Extracted records:
────

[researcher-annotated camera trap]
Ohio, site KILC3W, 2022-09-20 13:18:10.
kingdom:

────

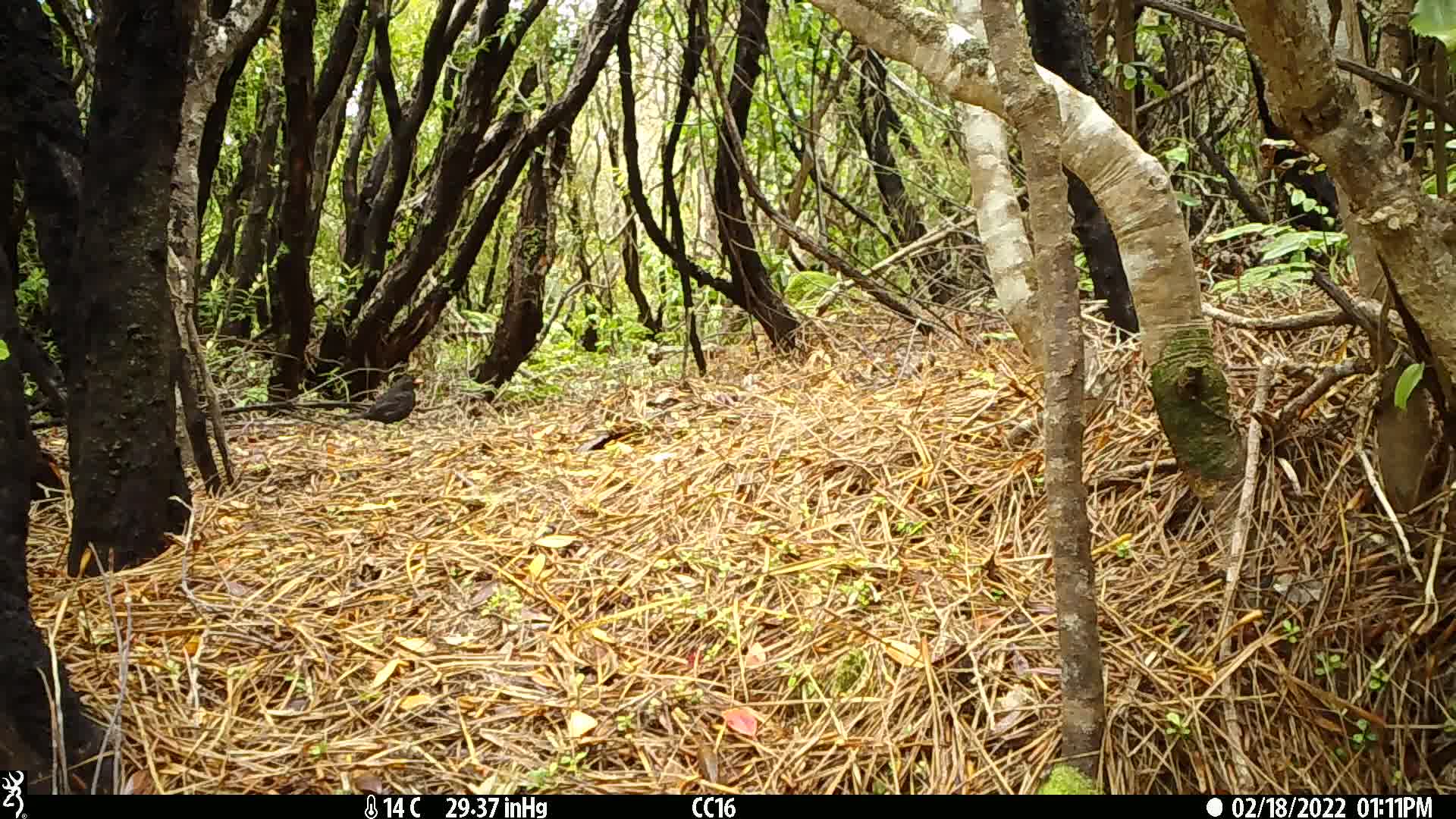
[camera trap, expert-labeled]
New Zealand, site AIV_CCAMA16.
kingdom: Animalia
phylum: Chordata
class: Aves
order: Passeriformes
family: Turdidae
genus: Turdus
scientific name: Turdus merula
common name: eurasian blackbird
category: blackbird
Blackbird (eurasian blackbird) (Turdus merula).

────

Work instructions: Only a number is expected in reply: how many lines of the entries hold the word "camera"?

Output for this task: 2